Time Limit: 2000/1000 MS (Java/Others) Memory Limit: 65536/32768 K (Java/Others)
Total Submission(s): 81597 Accepted Submission(s): 18767

Problem Description

Given a sequence a[1],a[2],a[3]......a[n], your job is to calculate the max sum of a sub-sequence. For example, given (6,-1,5,4,-7), the max sum in this sequence is 6 + (-1) + 5 + 4 = 14.

Input

The first line of the input contains an integer T(1<=T<=20) which means the number of test cases. Then T lines follow, each line starts with a number N(1<=N<=100000), then N integers followed(all the integers are between -1000 and 1000).

Output

For each test case, you should output two lines. The first line is "Case #:", # means the number of the test case.
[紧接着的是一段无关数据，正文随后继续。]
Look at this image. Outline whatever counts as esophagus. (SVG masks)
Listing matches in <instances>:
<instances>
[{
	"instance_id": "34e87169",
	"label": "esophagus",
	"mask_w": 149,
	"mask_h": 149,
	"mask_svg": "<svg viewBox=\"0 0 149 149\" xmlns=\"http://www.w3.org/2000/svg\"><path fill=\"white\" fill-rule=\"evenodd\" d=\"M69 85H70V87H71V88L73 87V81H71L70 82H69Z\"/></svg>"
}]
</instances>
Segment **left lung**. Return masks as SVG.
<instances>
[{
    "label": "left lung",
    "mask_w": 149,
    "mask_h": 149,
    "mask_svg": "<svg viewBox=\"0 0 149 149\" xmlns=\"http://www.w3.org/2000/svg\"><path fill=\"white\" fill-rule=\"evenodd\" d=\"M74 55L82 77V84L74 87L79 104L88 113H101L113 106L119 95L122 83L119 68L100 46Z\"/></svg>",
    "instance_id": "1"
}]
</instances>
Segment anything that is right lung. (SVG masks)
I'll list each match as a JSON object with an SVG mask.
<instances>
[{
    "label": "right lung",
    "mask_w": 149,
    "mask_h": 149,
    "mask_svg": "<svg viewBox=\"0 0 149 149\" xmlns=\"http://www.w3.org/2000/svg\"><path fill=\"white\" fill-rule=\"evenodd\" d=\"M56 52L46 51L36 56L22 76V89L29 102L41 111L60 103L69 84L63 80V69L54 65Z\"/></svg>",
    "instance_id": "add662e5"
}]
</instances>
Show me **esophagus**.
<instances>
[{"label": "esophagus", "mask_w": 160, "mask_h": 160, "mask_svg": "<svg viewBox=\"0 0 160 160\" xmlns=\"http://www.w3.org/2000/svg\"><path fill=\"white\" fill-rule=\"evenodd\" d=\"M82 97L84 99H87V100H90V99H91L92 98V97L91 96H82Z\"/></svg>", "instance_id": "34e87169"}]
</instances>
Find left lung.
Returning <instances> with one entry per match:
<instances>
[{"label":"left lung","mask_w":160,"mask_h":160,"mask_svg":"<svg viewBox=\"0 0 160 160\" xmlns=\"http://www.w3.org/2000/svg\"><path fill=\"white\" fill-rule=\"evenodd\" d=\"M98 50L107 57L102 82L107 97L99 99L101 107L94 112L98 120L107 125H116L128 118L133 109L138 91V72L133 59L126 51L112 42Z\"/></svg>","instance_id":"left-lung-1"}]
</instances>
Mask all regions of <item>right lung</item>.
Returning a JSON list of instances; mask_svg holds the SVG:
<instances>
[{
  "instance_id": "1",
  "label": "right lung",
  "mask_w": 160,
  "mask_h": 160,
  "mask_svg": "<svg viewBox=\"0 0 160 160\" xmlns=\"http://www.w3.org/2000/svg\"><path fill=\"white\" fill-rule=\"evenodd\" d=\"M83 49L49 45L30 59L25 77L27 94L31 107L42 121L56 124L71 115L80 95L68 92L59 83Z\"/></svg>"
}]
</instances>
The second line contains three integers, the Max Sum in the sequence, the start position of the sub-sequence, the end position of the sub-sequence. If there are more than one result, output the first one. Output a blank line between two cases.

Sample Input

2
5 6 -1 5 4 -7
7 0 6 -1 1 -6 7 -5

Sample Output

Case 1:
14 1 4

Case 2:
7 1 6

Author

Ignatius.L

问题描述：取一个数组中连续的m个数，使其总和最大

算法分析：DP思路，此题不仅要求输出最大的和而且要求输出他的起始位置和结束位置。我的思路是定义状态temp[]数组，temp[i]表示以i作为尾巴的总和最大的连续数的和，这里的temp[i]可能是i一个数字，也可能是i加上i前面的连续几个数字。

实现：首先temp[1] = input[1] ，px[1] = 1 py[1] = 1 对于temp[i](i >= 2) ，如果temp[i-1]>=0 在i-1的基础上加上i必然是temp[i]的最大值，则temp[i] = temp[i-1] + input[i] ，px[i] = px[i-1] py[i] = i ;如果temp[i-1] < 0 则temp[i] 只能等于input[i]否则会更小。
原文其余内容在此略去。